A MULHER QUE NÃO PERDEU O ESPANTO
Saio da exposição de Frida Kahlo como uma criança que acabou de descobrir o mar, com todas suas volúpias e encantamentos. A artista mexicana tinha fome de paixão, vivia intensamente a beleza e a dor. Sua obra é o reflexo mais genuíno de seu ser, nela não há simetria, há desejo e uma suposta ludicidade envolvente.
Fico encantado pelas cores e tudo que provocam, impossível não ser capturado por aqueles traços, mesmo não sendo um grande apreciador. Percebo como as pessoas se entreolham, num misto de susto e deslumbramento. O grupo de senhoras, que estava próximo à janela, repete, como que de forma ensaiada, um sorriso amarelo e acanhado a cada revelação biográfica que nos é narrada pelo guia da exposição. Um jovem casal, com jeito de turista americano, parece trocar gracejos que não compreendo, mas todos ficamos imersos naqueles momentos de descoberta de um mundo tão diferente do nosso.
Frida teve um casamento tempestuoso com Diego Rivera, incluindo acidentes, abortos espontâneos e tentativas de suicídio.
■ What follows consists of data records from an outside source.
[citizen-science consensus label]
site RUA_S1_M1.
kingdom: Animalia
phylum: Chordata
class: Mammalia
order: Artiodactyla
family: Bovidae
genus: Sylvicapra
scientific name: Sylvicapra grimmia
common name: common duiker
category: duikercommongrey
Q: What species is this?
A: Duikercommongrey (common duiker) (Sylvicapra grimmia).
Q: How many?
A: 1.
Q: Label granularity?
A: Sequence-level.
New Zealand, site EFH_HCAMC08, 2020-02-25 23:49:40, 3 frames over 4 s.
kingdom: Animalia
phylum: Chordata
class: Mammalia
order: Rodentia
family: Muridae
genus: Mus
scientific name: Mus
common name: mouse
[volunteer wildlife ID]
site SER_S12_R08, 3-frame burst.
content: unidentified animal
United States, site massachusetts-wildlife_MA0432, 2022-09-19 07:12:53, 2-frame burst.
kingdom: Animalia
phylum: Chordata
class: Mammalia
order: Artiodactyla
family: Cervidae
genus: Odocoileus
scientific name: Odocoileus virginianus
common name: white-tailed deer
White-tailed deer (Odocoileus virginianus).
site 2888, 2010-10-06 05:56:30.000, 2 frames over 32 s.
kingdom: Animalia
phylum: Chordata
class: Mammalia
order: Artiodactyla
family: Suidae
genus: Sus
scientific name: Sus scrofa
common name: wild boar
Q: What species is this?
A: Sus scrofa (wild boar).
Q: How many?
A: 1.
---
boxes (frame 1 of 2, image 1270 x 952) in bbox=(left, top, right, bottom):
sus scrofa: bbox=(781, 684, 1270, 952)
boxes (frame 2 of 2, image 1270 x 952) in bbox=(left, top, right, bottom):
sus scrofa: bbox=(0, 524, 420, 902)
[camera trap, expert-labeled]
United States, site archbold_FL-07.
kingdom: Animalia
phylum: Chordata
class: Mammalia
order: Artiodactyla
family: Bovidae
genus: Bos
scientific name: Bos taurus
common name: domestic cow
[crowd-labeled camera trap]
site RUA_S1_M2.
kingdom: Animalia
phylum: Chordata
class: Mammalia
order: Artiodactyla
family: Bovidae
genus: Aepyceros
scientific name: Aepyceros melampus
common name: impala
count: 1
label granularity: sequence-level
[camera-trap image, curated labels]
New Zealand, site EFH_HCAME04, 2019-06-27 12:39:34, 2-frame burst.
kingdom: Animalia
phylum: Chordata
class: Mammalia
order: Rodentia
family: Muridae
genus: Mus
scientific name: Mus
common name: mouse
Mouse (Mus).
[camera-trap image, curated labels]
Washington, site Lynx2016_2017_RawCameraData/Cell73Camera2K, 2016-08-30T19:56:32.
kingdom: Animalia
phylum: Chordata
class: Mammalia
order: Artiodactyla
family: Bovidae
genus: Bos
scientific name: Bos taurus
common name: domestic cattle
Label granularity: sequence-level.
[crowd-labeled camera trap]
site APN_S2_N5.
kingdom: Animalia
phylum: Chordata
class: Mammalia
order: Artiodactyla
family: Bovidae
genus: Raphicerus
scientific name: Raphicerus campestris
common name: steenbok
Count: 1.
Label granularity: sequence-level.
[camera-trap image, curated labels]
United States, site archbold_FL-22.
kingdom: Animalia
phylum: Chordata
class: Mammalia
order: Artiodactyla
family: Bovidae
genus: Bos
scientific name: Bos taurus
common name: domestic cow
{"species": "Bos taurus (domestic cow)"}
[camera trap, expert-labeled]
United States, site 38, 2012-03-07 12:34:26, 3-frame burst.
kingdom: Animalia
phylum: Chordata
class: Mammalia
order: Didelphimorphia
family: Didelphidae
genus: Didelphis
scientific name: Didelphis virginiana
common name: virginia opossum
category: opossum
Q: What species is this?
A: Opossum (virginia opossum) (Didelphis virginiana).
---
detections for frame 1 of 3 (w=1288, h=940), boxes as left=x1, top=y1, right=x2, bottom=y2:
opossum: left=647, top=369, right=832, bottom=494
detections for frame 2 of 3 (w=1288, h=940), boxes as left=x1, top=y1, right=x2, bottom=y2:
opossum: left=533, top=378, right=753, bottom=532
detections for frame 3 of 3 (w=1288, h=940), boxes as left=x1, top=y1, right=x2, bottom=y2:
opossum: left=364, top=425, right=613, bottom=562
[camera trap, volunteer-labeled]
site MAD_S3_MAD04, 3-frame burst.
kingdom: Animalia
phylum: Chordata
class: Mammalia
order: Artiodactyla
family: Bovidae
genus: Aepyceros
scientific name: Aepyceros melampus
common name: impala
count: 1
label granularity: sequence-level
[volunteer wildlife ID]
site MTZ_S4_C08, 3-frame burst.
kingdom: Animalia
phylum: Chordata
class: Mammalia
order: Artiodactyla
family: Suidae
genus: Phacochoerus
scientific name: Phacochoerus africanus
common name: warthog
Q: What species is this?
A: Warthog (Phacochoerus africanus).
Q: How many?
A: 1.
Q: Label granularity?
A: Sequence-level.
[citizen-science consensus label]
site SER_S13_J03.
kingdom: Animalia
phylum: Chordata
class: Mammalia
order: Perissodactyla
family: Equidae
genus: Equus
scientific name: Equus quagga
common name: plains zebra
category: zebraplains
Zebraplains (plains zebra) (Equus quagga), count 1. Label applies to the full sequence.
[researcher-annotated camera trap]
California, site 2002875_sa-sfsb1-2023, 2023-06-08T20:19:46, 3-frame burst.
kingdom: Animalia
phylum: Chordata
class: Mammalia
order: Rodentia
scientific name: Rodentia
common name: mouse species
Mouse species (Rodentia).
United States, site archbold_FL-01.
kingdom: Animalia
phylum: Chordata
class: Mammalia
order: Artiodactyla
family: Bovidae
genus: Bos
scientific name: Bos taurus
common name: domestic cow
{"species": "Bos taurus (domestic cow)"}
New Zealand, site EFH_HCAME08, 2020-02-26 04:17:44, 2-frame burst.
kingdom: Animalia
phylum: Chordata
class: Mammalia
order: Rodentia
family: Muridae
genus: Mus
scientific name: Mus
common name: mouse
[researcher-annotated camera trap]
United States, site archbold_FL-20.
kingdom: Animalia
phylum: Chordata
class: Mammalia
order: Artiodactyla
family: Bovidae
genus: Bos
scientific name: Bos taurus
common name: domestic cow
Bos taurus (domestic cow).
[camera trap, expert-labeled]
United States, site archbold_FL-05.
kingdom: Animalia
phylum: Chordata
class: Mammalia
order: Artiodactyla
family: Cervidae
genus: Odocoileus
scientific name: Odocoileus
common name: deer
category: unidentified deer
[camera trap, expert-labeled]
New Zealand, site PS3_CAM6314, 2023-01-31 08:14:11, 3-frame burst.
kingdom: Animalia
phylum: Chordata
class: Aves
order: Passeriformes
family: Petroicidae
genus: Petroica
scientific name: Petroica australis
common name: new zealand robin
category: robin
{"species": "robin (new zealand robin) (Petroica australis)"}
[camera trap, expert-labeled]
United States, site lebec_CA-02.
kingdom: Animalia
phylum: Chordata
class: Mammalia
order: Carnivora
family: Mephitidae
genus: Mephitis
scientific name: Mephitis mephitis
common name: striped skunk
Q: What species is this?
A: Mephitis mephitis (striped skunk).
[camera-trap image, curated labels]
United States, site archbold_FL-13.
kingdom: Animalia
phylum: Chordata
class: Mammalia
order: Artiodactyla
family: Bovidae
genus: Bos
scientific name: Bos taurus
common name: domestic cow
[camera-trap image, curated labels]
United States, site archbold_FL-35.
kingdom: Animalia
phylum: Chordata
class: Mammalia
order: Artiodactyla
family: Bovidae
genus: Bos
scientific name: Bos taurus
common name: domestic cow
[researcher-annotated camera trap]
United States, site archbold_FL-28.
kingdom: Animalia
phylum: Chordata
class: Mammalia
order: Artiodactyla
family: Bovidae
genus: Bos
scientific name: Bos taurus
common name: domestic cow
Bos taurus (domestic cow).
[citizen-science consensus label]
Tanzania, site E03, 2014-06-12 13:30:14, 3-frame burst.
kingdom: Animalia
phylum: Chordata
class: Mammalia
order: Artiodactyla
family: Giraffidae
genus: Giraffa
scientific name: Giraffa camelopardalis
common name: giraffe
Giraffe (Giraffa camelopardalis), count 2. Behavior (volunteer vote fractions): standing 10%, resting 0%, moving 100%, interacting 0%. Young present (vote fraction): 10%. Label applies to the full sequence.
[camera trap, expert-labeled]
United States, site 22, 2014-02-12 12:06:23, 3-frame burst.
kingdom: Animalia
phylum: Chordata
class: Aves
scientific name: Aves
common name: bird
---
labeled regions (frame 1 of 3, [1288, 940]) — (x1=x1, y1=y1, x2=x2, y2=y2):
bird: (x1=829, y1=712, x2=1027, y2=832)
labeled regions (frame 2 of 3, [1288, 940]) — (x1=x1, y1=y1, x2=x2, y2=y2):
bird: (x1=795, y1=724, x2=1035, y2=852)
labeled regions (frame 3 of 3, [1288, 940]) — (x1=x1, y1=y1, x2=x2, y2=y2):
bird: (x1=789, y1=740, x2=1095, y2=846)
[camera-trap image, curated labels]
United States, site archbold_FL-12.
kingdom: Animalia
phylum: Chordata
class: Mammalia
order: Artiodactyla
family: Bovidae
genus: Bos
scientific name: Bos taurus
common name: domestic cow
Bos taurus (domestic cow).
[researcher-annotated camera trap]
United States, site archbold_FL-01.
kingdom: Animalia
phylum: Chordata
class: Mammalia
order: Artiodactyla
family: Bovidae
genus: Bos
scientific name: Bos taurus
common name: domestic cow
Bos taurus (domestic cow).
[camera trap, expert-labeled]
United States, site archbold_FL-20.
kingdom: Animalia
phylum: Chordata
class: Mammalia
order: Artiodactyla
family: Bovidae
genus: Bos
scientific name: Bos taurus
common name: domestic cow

Apesar disso, Diego sempre foi o homem de sua vida, a paixão que a movia. Após idas e vindas, como contou nosso guia, ela constrói uma casa, idêntica, ao lado da casa do marido, ligada por uma ponte, e assim viviam encontrando-se de madrugada, ora na casa dele, ora na dela.
A história ainda me encanta mais que o próprio trabalho da artista. Imagino os encontros amorosos de Diego e Frida, presumo todo sofrimento por não conseguir ser mãe, por não se enquadrar nos padrões da sociedade conservadora da época, mas invejo Frida, não só pelo talento que demonstrava em suas pinturas, ou pela ousadia de ser ela mesma, mas, sobretudo, pelo fato de não desistir de um amor, de lutar por um sonho e seguir sempre adiante, apesar de tantos percalços.
A pintora de gênio indomável nos ensinou, mesmo sem querer, que há tantas pontes a se construir na vida de todos nós. Que as façamos com a sutileza de um artista, os olhos de um turista e com a perseverança de um sobrevivente. Em um mundo de tantas barreiras que nos segregam, que nos distanciam, que as pessoas não se esqueçam de que as pontes servem para unir, por mais óbvio que isso pareça, sejam elas físicas, emocionais, psicológicas ou culturais.
Volto para casa atemorizado, ainda com dificuldade de retornar a mim, de ser tão somente eu. Frida pulsa em meu ser, com sua intensidade leve e tóxica, ao mesmo tempo. Com sua incessante sede de assombro. Acho, mesmo, que a arte tem dessas coisas, é um chacoalhão agradável em nossa alma. A realidade, às vezes, perde a capacidade de nos espantar, torna nosso cotidiano cartesiano e pragmático. Frida nunca perdeu o espanto. Quando, devido a uma gangrena, teve a perna amputada, revelou em seu diário “Pés, para que os quero se tenho asas para voar”.